Required work: Below are records with pictures. Transcribe exactly, and only, the lines from the line with "飞碟Q2和飞碟W5同步亮相山东省新能源汽车下乡活动" to the line with "Πρόγραμμα κοινωφελούς εργασίας", both ends included, but not the pictures.

Input data:
%%
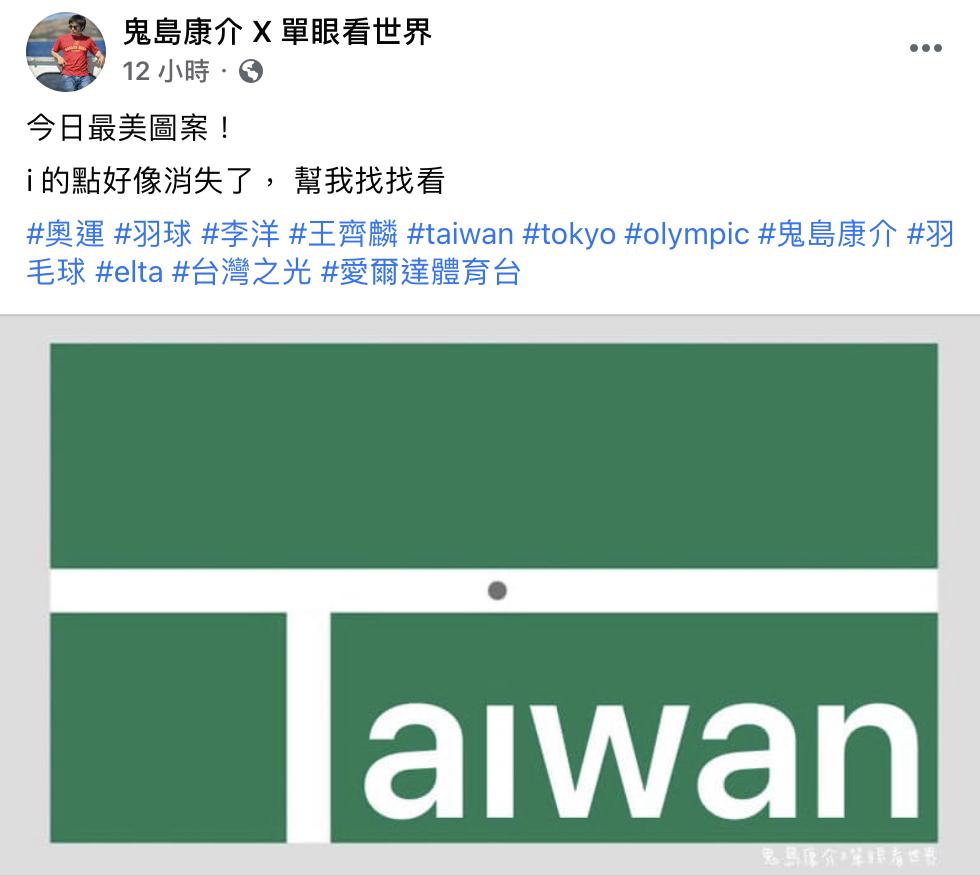 剛好白色邊線形成一個「T」字,所以不少人就順勢在後方加上「AIWAN」變成台灣的...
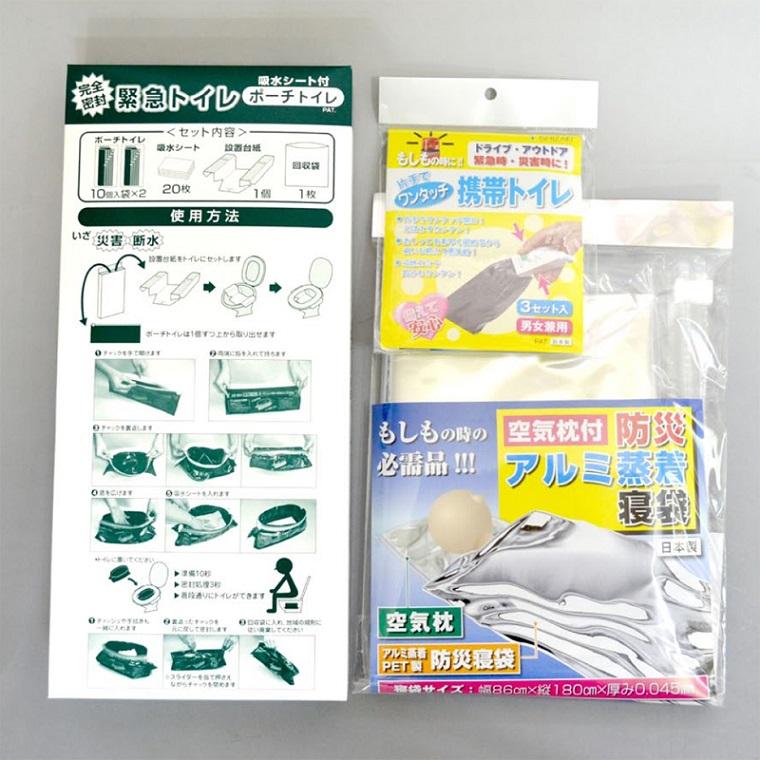 【ふるさと納税】AC08 防災備蓄セット
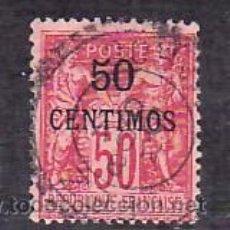 Sellos: MARRUECOS 6 USADA, SELLO DE FRANCIA SOBRECARGADO 50 CENTIMOS,. Lote 10815409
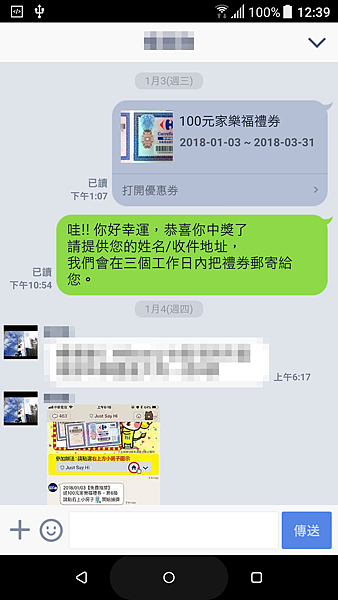20180103 (2).png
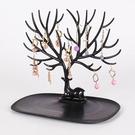 首飾架飾品架子手鏈耳環發圈頭繩耳釘收納展示掛架樹形創意禮物展 城市科技DF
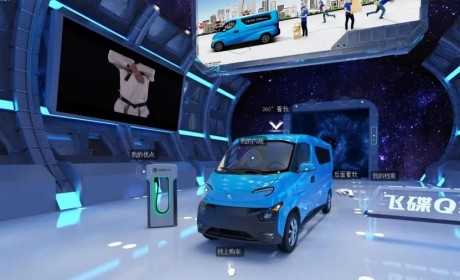 飞碟Q2和飞碟W5同步亮相山东省新能源汽车下乡活动
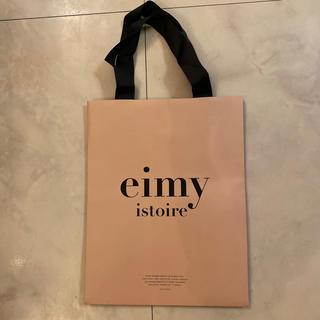 エイミーイストワール(eimy istoire)のeimy istoire 限定 紙袋 ショッパー(ショップ袋)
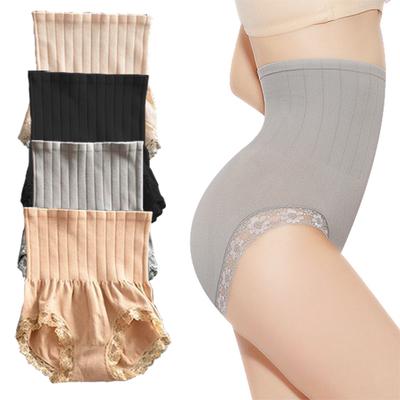 【3条装】日本高腰内裤女收腹提臀产后塑身性感蕾丝边三角裤暖宫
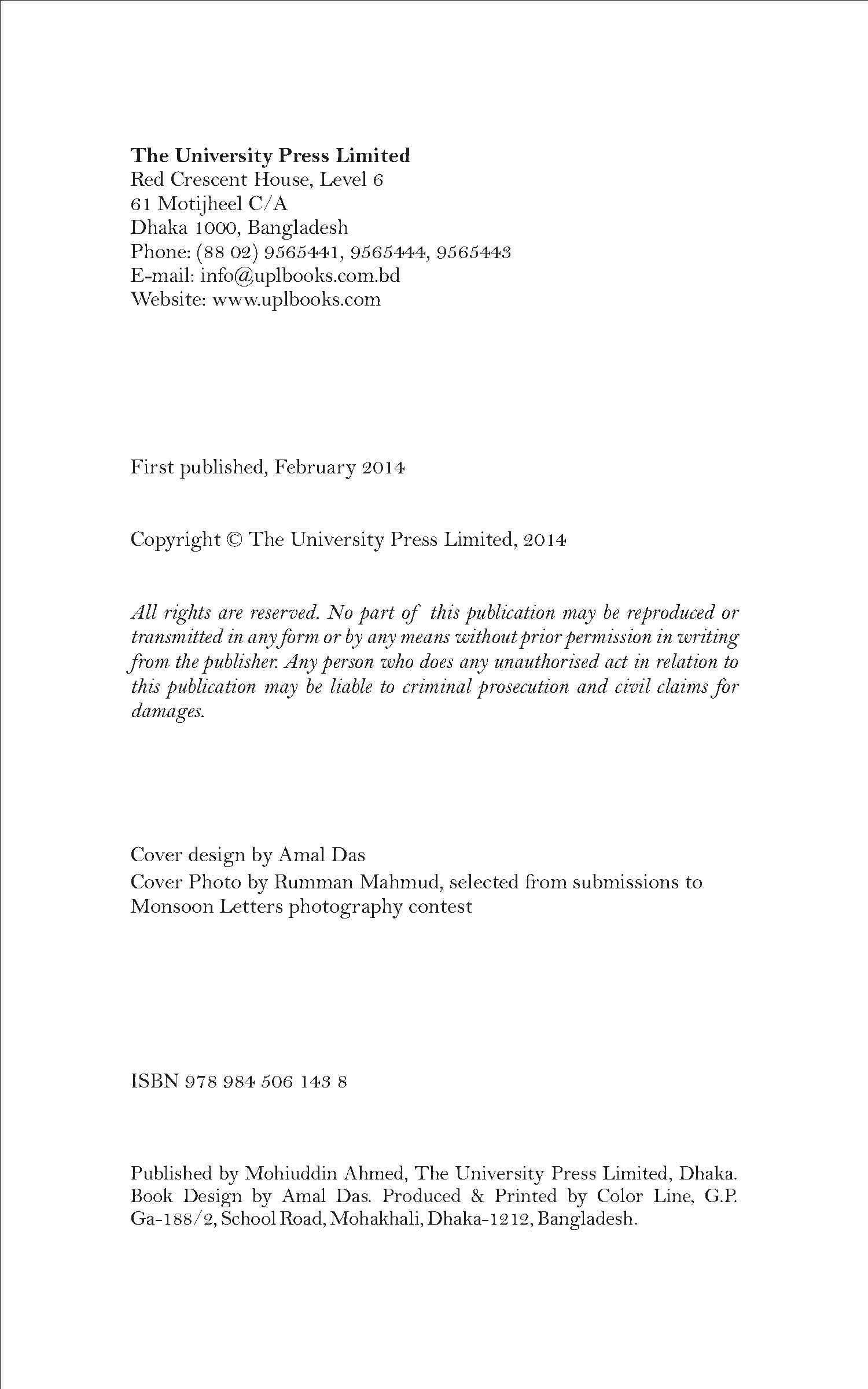 Cover letter for poetry submission submission strikingly ideas publication cover letter for poetry submission madrichimfo Choice Image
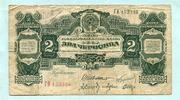 2 Tscherwonez 1928 Russland,  gebraucht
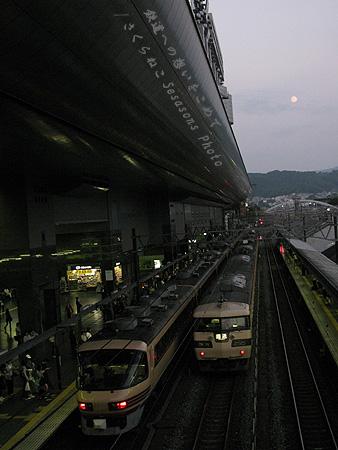 雷鳥京都駅満月p
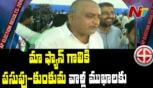 Actor Prudhvi Raj funny comments on Chandrababu over YCP leading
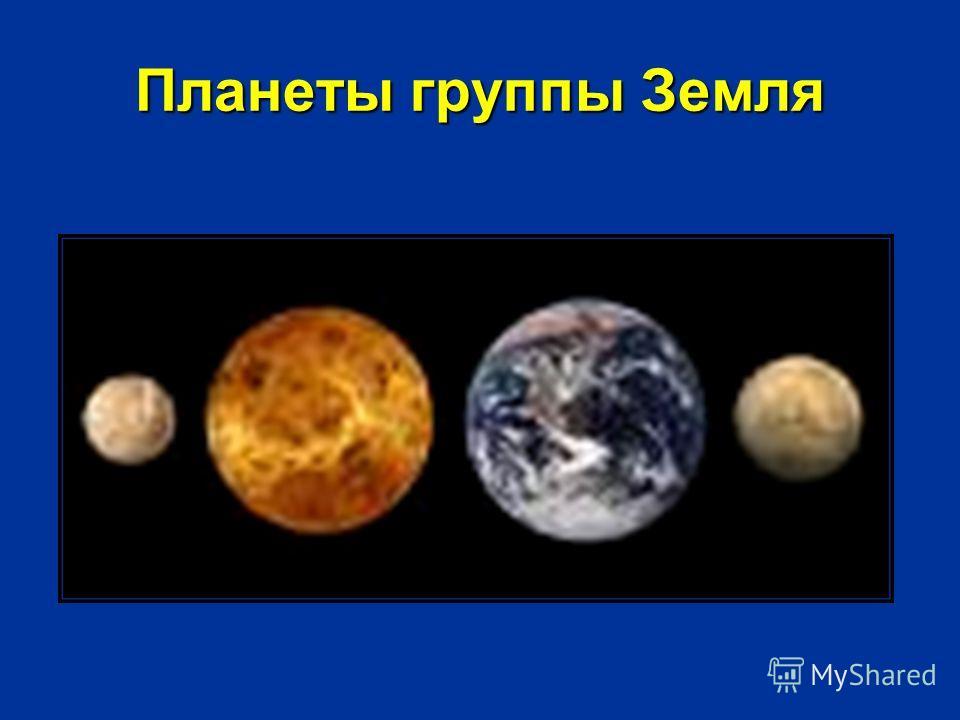 Планеты группы Земля
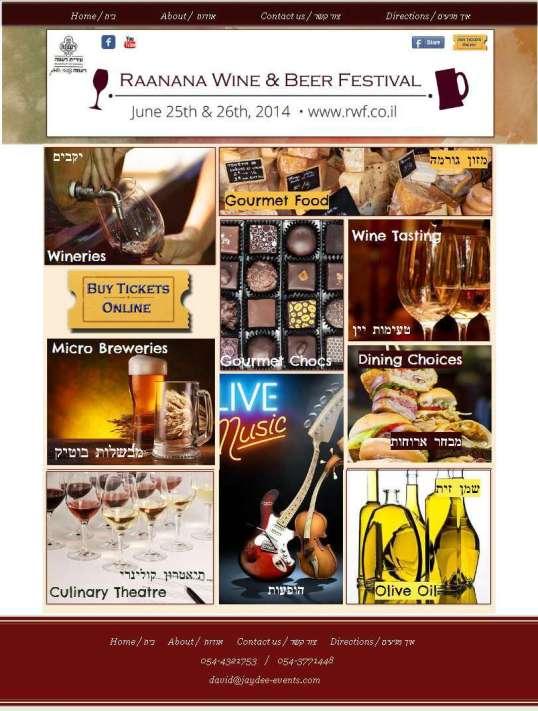 Ra'anana Wine Festival 2014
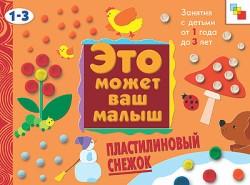 ЭМВМ Пластилиновый снежок . Художественный альбом для занятий с детьми 1-3 лет. Янушко Е. А.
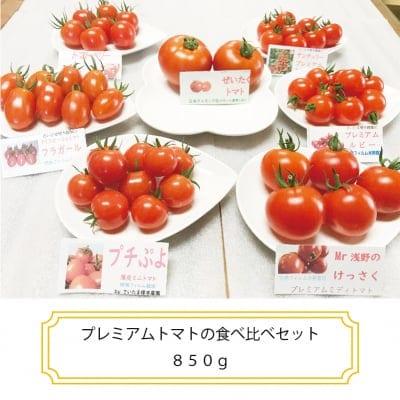 「トマト食べ比べ7種セット」ちっちゃいプレミアムトマト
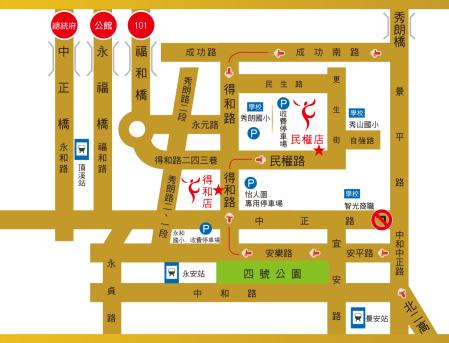 怡人園婚饌整合團隊(民權店)地圖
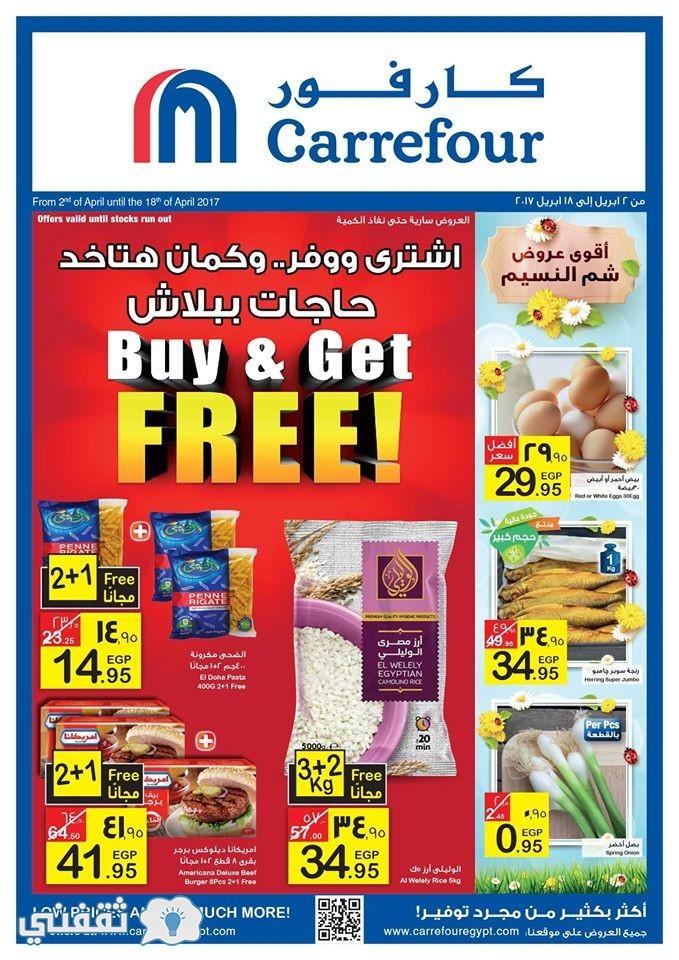 عروض كارفور مصر شم النسيم Buy and Get Free في الفترة ما بين 2 إلى 18 أبريل 2017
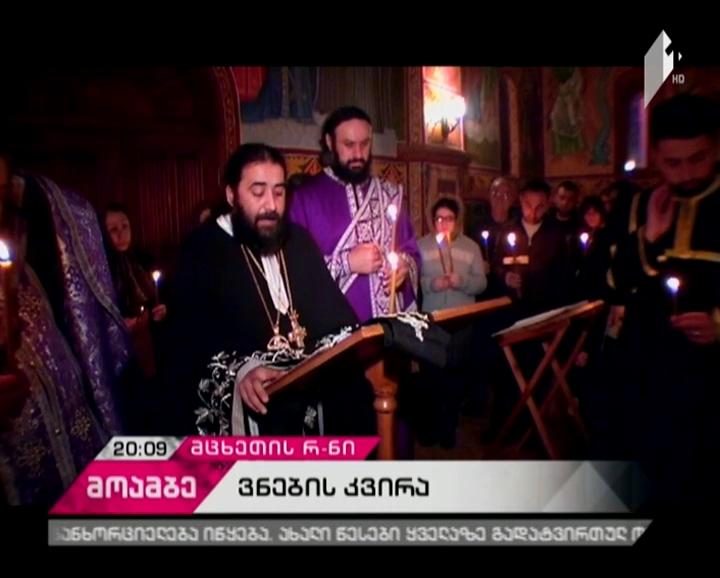 ვნების კვირა და ხალხმრავლობა ქანდის მონასტერში, სადაც ღვთისმსახურება ქართულ-არამეულად სრულდება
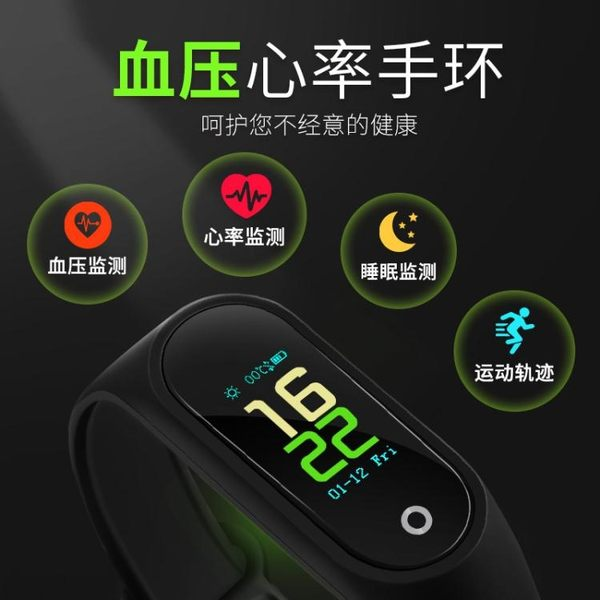 智慧手環 女運動健康手錶 交換禮物血壓手環心率/血壓/血氧錶睡眠監測計步防水運動健康手錶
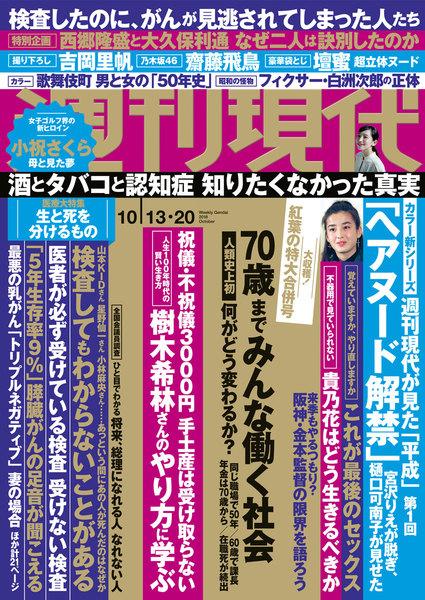 週刊現代 2018年10月13日・20日号(10月1日発売)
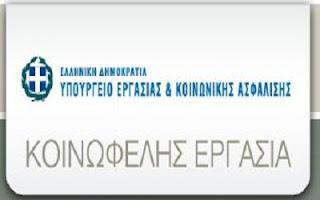 Πρόγραμμα κοινωφελούς εργασίας για 18.500 ανέργους σε 49 δήμους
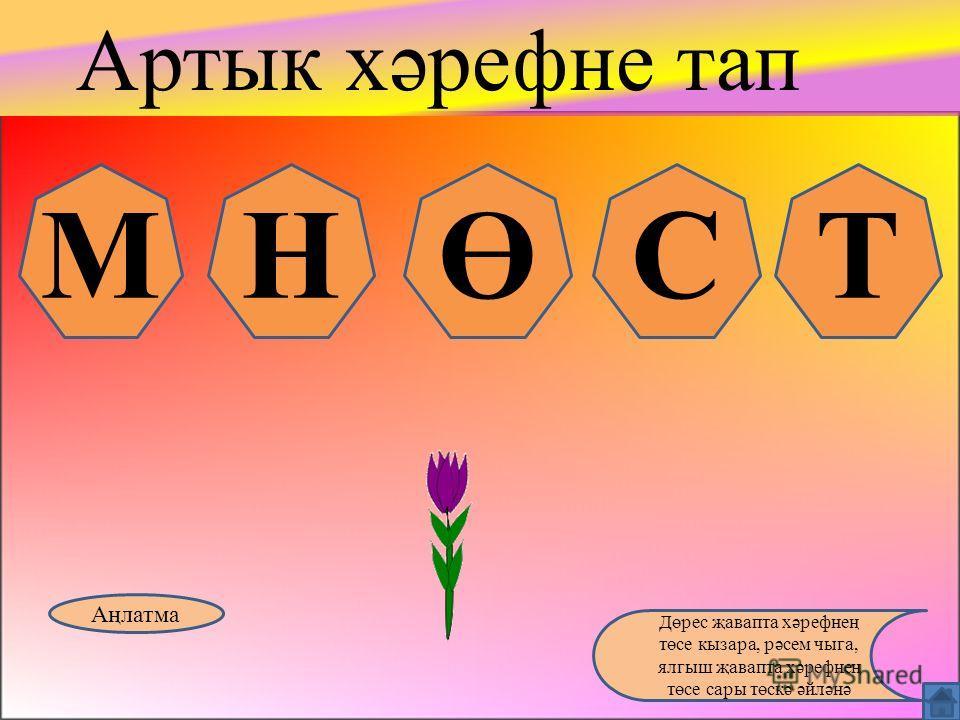 Аңлатма Дөрес җавапта хәрефнең төсе кызара, рәсем чыга, ялгыш җавапта хәрефнең төсе сары төскә әйләнә МНЧСТ Артык хәрефне тап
%%
Written reply:
 飞碟Q2和飞碟W5同步亮相山东省新能源汽车下乡活动
 エイミーイストワール(eimy istoire)のeimy istoire 限定 紙袋 ショッパー(ショップ袋)
 【3条装】日本高腰内裤女收腹提臀产后塑身性感蕾丝边三角裤暖宫
 Cover letter for poetry submission submission strikingly ideas publication cover letter for poetry submission madrichimfo Choice Image
 2 Tscherwonez 1928 Russland,  gebraucht
 雷鳥京都駅満月p
 Actor Prudhvi Raj funny comments on Chandrababu over YCP leading
 Планеты группы Земля
 Ra'anana Wine Festival 2014
 ЭМВМ Пластилиновый снежок . Художественный альбом для занятий с детьми 1-3 лет. Янушко Е. А.
 「トマト食べ比べ7種セット」ちっちゃいプレミアムトマト
 怡人園婚饌整合團隊(民權店)地圖
 عروض كارفور مصر شم النسيم Buy and Get Free في الفترة ما بين 2 إلى 18 أبريل 2017
 ვნების კვირა და ხალხმრავლობა ქანდის მონასტერში, სადაც ღვთისმსახურება ქართულ-არამეულად სრულდება
 智慧手環 女運動健康手錶 交換禮物血壓手環心率/血壓/血氧錶睡眠監測計步防水運動健康手錶
 週刊現代 2018年10月13日・20日号(10月1日発売)
 Πρόγραμμα κοινωφελούς εργασίας για 18.500 ανέργους σε 49 δήμους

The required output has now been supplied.